These disclosures suggested that officers had been covering up for their colleagues when they gave evidence at the trial of Malcolm Kennedy in September 1991, the court was told.
Kennedy, 45, had been found guilty of murdering a cell-mate, Patrick Quinn, in Hammersmith police station, west London, after both men had been arrested for drunkenness. At his Old Bailey trial, Kennedy maintained that it was the police, not him, who battered Mr Quinn to death.
One of the officers on duty on that night was PC Paul Giles, who said he had arrested Mr Quinn and brought him to the police station between 11pm and midnight on 23 December 1990, the court was told.
But an investigation by the television programme World in Action had found two witnesses who said that PC Giles had responded to their call for help at this time.

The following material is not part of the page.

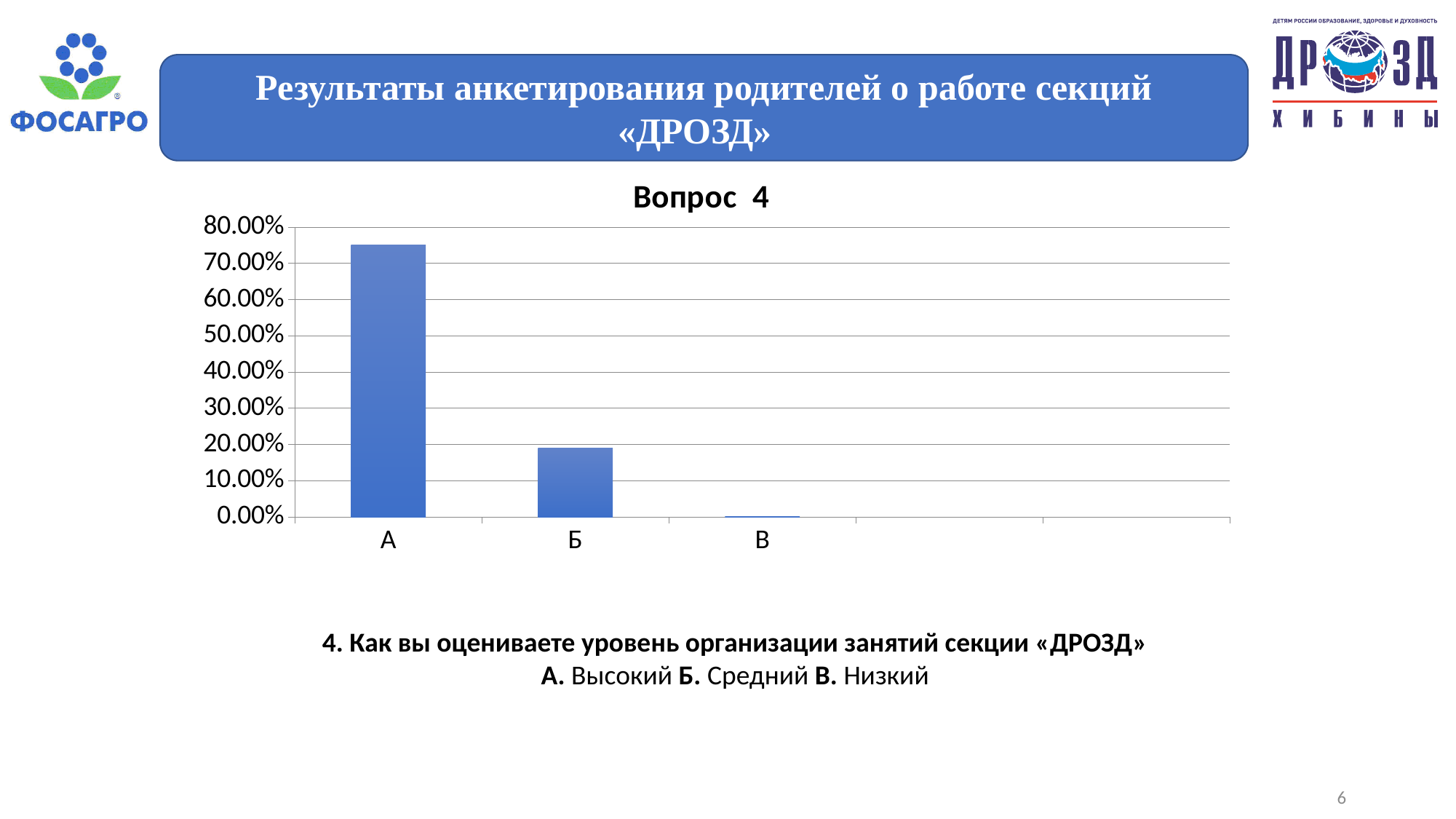
Is the value for А greater or less than 70.00%? greater Is the value for А greater or less than 80.00%? less Do the values rise or fall from А to В along the x axis? fall Which category has the highest value in the "Вопрос 4" chart? А How many categories are shown on the x axis of the "Вопрос 4" chart? 3 Which is larger in the "Вопрос 4" chart, the value for А or the value for Б? А What kind of chart is shown under the title "Вопрос 4"? bar chart Is the value for Б greater or less than 30.00%? less What is the title of the chart on the slide? Вопрос 4 Which category has the lowest value in the "Вопрос 4" chart? В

Their evidence was supported by documents that had not been available at the time of the trial, Kennedy's counsel, Michael Mansfield QC, told the court. One of these, a crime report, said that PC Giles had been called out at about 11.30pm.
'If Giles was somewhere else, then he is really, we say, covering for officers who arrested this man (Mr Quinn),' Mr Mansfield said. 'I am not in a position to say that this is conclusive evidence in the sense that it demonstrates his (Kennedy's) innocence, but what it does do is fundamentally undermine the credibility of one and possibility other witnesses.'
In such circumstances, the case should be retried, Mr Mansfield said.
PC Giles had been interviewed by Thames Valley police after the Police Complaints Authority started an investigation into the case. But he refused to answer questions about the new evidence, Mr Mansfield said.
The court also heard from Samantha Wood, one of the people who had been assisted by PC Giles on the night Mr Quinn died. She said she was sure that the officer had attended her house in Hammersmith at about 11.30pm.
At the police station, she had heard 'ranting and raving' from another cell and remembered the officer charged with taking her statement commenting that there was 'trouble'.
He left for about 20 minutes and came back a 'totally different person'. 'Before he left, he was very talkative, understanding and generally a very nice guy.'
When he returned, however, he was agitated and in a hurry to complete the statement, Miss Wood said.